ある日の午後、上記の理由で教師が宿直室に彼を呼びだし、しかったのです。そのあげく「なんやその反抗的な顔は!根性たたき直してやる!」という感じで足払いをかけたそうです。それだけだったのかどうかは知りませんが、結果として彼は意識不明になってしましました。
そしてその地区の中央病院に運ばれたのです。その知らせが彼の母親の所に届いたとき、彼女はかなり取り乱しました。「私をあの子のところへ連れて行ってください!」と病院に頼みすぐ救急車で彼のいる病院に向け走りました。たしか北野君が集中治療室にいたため、母親はそばにいられず別の病室にはいったと記憶しています。しかし、手当ての甲斐なく北野君は昏睡状態のまま亡くなってしまいました。
それからしばらくして母親も後を追うように亡くなりました。
後日聞いた話に、父親が彼が亡くなったことを告げに行ったとき、母は「お父さん、あの子死んだんやろ?今あの子ここ来たわ。『お母さん、僕やっと楽になれたよ』って笑っとった。本当にしんどかったんやねえ。」と。
私は当事者でなく、彼らの人生の通行人Aでしかありませんが、当時とてもやるせなく、行き場のない怒りや悲しみを感じました。学校は子供の家庭の事情をきちんと把握して、必要があれば家庭訪問をしたり、親と面談をしたりして子供にとってのベストを考えるべきだと思います。まず学校ありきでなく、いつも子供のことを考える学校でいてほしいと思います。教師はみな夏休みにくだらない研修や講演に行くのでなく、工場や、スーパーなどで働くような研修や、介護ボランティアなどに行くべきだと思います。本当に自分を何様だと思っている教師が多すぎます。何とかならないものでしょうか。
とりとめなく書きました。少し感情的になったかもしれませんが、こういうこともあったということをお知らせしたくメールいたします。」
メールをいただいて、本当に今までなぜ、この事件のことを知らなかったのだろうと思いました。
私も手持ちの資料を繰ってみましたが、教師の体罰によって、生徒が死亡するという極めて重大な事件であるにもかかわらず、書籍の資料欄の年表にわずか1行、石川県A中で体罰により生徒死亡という表記しか見つけることができませんでした。
図書館の新聞の縮刷版でようやく見つけた当時の記事も詳しいことは書かれておらず、生徒が死亡したことを知らせる記事の続報は見つけることができませんでした。もっとも、地方版にはもっと詳しく報じられていたのかもしれませんが。
その後、メールを下さった方から、資料のコピーを送っていただき、判決文などもう少し知ることができました。
それらの資料のどこにも、北野章くんの母親が末期のガンで長期入院していたことも、その後、章くんの後を追うように亡くなったことも書かれていません。

**課題の内容:** 本文の「私は当事者でなく、彼らの人生」から「れていたのかもしれませんが。」までを、そのまま書き出してください。

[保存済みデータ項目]
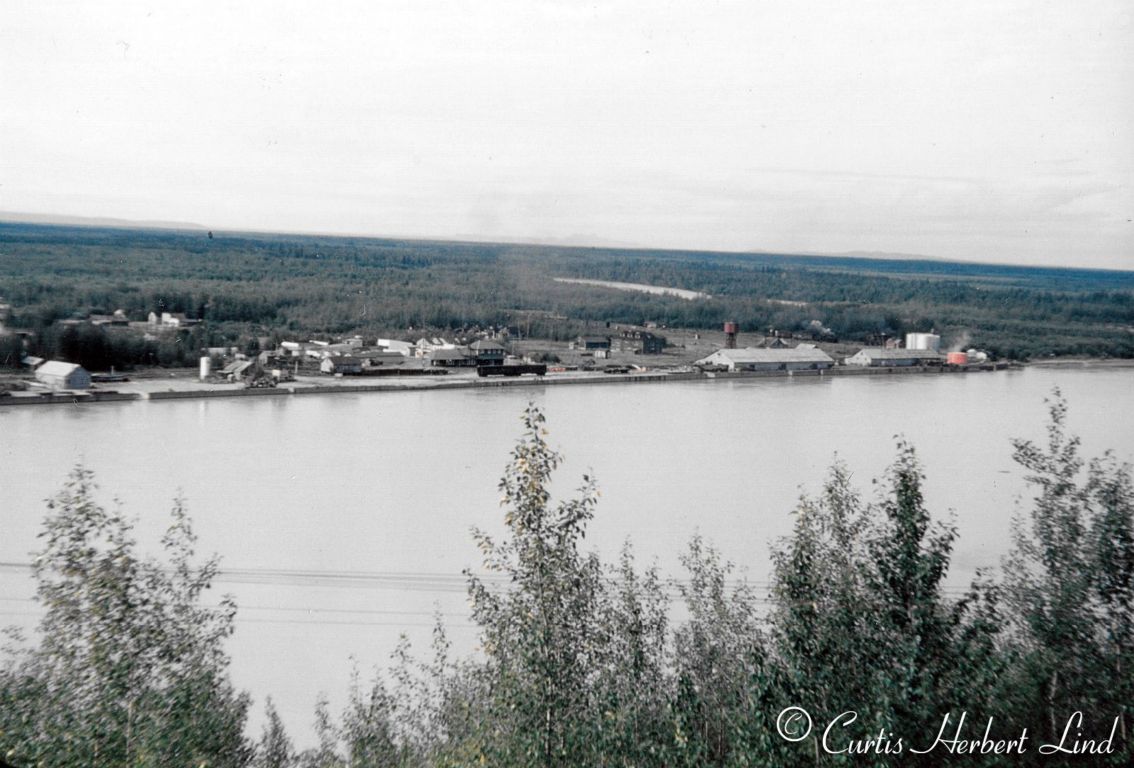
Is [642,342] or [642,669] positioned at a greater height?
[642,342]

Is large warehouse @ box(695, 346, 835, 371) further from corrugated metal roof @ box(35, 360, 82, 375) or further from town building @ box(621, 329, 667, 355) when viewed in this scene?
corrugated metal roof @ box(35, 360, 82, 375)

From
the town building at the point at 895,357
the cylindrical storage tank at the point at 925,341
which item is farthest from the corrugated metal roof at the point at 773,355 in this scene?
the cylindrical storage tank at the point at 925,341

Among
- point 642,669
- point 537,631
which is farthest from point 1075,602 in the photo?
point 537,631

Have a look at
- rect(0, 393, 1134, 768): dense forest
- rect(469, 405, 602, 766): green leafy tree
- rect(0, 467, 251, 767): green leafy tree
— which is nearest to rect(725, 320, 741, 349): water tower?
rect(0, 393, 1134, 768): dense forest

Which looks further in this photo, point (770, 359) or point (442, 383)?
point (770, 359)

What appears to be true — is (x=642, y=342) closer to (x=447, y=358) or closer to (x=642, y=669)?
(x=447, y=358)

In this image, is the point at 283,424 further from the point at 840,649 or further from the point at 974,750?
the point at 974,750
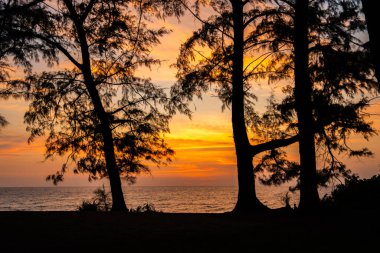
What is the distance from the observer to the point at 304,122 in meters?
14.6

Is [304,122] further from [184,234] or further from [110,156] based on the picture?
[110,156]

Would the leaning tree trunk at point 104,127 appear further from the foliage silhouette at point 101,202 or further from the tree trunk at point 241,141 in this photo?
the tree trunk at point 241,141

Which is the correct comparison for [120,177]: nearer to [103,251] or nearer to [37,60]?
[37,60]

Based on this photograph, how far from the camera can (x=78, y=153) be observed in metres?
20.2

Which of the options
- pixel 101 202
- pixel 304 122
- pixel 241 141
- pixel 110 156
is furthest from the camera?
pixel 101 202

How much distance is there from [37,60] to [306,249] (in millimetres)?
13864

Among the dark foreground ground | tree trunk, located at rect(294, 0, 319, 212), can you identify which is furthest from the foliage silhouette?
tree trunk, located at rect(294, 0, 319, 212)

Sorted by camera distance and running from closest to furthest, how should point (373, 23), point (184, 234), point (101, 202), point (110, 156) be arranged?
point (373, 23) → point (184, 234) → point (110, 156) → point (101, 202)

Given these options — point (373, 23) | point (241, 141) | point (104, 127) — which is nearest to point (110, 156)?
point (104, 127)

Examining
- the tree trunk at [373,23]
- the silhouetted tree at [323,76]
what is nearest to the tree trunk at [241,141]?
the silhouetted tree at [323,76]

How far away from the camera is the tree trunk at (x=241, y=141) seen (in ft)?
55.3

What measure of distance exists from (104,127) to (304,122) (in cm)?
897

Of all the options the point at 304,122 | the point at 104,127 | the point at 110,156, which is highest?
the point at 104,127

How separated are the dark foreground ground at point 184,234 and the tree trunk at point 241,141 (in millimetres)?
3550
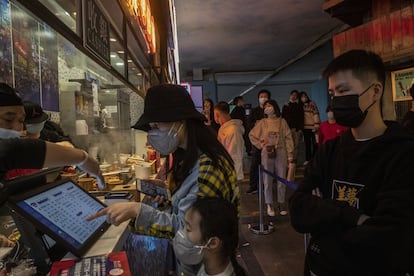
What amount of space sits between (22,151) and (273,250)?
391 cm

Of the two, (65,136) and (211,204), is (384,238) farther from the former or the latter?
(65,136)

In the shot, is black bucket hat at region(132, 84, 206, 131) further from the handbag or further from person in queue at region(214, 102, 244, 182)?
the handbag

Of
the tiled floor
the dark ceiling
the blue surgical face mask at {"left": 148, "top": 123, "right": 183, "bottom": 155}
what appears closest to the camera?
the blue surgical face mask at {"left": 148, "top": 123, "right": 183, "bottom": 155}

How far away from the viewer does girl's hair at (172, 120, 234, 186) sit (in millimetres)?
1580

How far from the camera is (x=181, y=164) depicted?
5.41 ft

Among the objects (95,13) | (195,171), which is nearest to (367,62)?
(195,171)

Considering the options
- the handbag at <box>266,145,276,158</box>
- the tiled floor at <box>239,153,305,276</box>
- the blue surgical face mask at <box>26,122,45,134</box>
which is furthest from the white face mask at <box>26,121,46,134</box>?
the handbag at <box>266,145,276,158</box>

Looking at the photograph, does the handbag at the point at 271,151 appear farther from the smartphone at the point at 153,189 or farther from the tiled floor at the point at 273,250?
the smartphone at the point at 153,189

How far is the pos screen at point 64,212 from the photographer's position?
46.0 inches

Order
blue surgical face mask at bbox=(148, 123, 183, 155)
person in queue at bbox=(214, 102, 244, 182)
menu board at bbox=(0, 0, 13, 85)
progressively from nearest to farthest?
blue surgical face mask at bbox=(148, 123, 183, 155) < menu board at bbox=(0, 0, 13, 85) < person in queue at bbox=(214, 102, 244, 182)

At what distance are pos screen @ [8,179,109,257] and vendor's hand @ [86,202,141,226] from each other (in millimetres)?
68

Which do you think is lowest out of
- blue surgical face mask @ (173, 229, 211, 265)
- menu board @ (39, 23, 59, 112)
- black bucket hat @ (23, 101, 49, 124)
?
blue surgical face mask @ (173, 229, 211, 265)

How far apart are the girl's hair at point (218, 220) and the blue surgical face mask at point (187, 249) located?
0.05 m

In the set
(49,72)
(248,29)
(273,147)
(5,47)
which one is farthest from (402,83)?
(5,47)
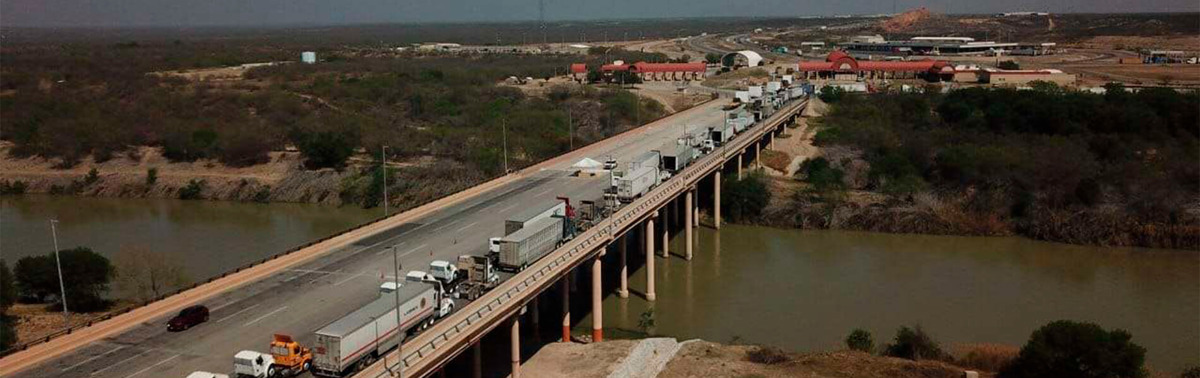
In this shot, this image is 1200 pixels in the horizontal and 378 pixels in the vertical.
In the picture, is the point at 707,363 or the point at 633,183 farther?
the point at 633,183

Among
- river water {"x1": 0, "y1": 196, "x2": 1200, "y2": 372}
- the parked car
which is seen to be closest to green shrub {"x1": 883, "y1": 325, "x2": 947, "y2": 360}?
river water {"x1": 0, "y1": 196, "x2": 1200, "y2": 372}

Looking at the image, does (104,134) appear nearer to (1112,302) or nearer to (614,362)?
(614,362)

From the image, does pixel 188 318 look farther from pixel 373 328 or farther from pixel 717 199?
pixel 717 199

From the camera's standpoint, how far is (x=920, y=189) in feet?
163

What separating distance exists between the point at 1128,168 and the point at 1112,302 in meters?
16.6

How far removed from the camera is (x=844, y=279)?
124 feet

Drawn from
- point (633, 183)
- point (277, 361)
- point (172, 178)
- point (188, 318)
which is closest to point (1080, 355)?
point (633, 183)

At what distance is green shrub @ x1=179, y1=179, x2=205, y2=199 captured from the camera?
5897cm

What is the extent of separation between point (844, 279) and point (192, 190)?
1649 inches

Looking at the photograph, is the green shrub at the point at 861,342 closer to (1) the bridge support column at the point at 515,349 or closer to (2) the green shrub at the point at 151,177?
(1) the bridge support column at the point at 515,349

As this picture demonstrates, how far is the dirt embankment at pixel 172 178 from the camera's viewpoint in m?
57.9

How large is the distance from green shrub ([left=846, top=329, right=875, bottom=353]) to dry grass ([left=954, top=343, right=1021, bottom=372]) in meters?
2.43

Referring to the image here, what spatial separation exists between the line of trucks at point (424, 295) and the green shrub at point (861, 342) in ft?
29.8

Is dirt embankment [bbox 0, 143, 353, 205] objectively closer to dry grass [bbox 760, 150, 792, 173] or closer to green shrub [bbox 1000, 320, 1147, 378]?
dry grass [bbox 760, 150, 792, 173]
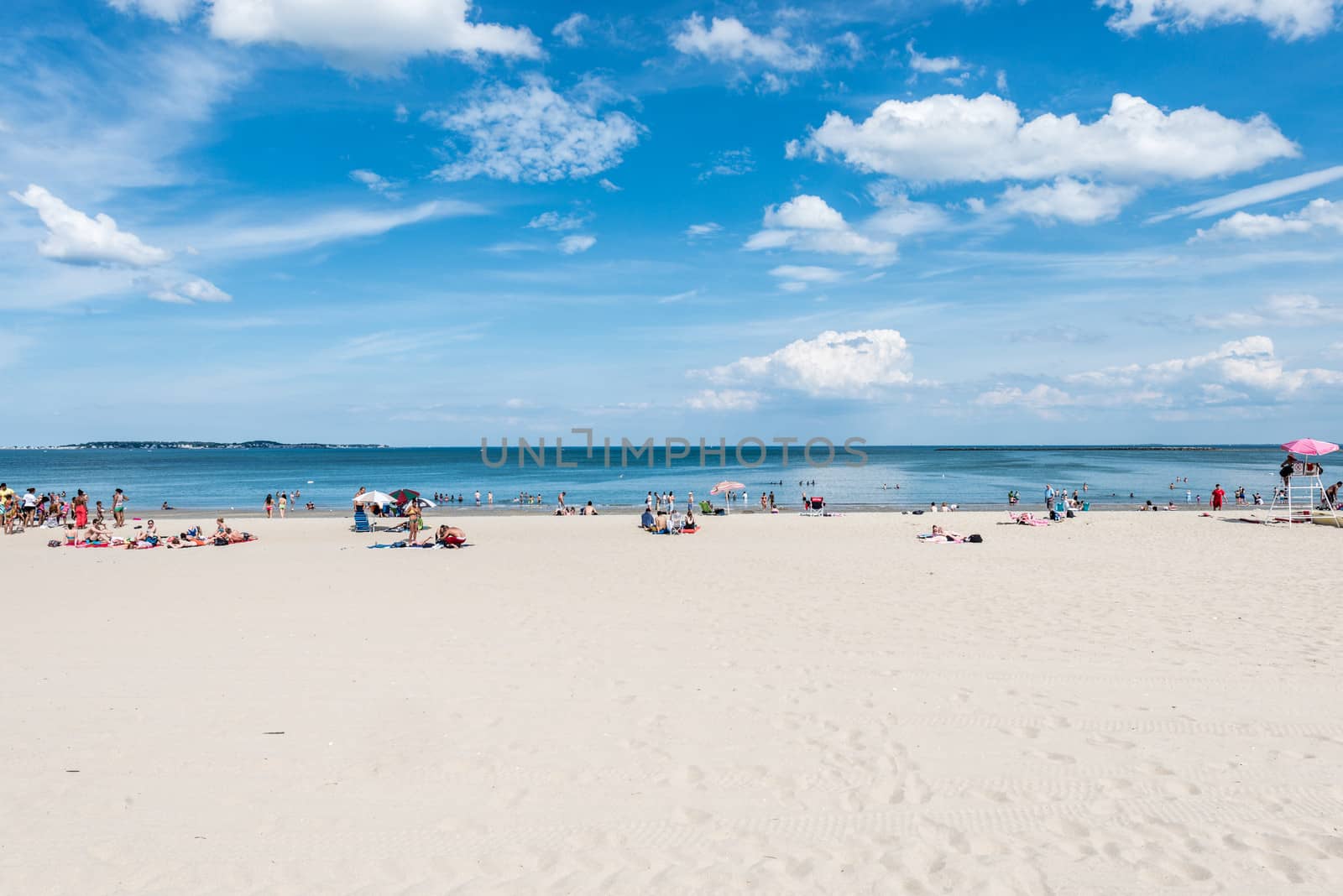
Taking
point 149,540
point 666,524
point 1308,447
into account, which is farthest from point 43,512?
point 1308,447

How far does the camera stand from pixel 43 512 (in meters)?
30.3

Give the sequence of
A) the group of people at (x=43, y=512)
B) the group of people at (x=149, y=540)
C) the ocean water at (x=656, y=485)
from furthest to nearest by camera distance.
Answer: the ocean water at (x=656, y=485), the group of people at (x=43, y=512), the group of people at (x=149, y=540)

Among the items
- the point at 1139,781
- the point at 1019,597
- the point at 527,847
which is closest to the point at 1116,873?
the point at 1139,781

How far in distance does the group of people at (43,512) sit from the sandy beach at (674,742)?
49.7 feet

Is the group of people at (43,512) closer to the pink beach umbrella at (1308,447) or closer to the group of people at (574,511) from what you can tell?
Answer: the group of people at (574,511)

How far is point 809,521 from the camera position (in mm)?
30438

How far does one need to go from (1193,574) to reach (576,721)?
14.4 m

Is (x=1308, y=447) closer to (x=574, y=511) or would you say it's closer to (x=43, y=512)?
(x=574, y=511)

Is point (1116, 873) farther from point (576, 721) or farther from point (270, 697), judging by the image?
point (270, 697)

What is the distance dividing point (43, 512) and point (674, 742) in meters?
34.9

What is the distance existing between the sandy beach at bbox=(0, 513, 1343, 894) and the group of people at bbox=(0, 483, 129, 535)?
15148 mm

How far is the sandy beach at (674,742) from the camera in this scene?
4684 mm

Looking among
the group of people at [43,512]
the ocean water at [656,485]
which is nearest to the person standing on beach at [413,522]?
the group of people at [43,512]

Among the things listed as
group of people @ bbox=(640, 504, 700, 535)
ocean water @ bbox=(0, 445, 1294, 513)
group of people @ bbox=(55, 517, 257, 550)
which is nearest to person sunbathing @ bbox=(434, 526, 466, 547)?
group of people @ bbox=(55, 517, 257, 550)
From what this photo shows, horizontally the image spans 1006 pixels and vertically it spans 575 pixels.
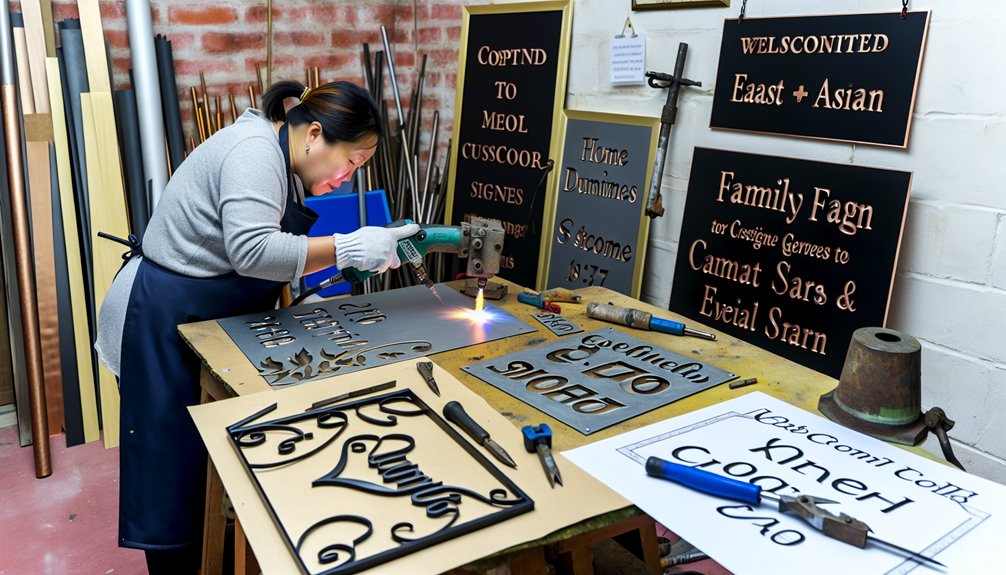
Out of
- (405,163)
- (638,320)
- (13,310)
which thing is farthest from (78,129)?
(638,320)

**この課題の解答:**
私は当事者でなく、彼らの人生の通行人Aでしかありませんが、当時とてもやるせなく、行き場のない怒りや悲しみを感じました。学校は子供の家庭の事情をきちんと把握して、必要があれば家庭訪問をしたり、親と面談をしたりして子供にとってのベストを考えるべきだと思います。まず学校ありきでなく、いつも子供のことを考える学校でいてほしいと思います。教師はみな夏休みにくだらない研修や講演に行くのでなく、工場や、スーパーなどで働くような研修や、介護ボランティアなどに行くべきだと思います。本当に自分を何様だと思っている教師が多すぎます。何とかならないものでしょうか。
とりとめなく書きました。少し感情的になったかもしれませんが、こういうこともあったということをお知らせしたくメールいたします。」
メールをいただいて、本当に今までなぜ、この事件のことを知らなかったのだろうと思いました。
私も手持ちの資料を繰ってみましたが、教師の体罰によって、生徒が死亡するという極めて重大な事件であるにもかかわらず、書籍の資料欄の年表にわずか1行、石川県A中で体罰により生徒死亡という表記しか見つけることができませんでした。
図書館の新聞の縮刷版でようやく見つけた当時の記事も詳しいことは書かれておらず、生徒が死亡したことを知らせる記事の続報は見つけることができませんでした。もっとも、地方版にはもっと詳しく報じられていたのかもしれませんが。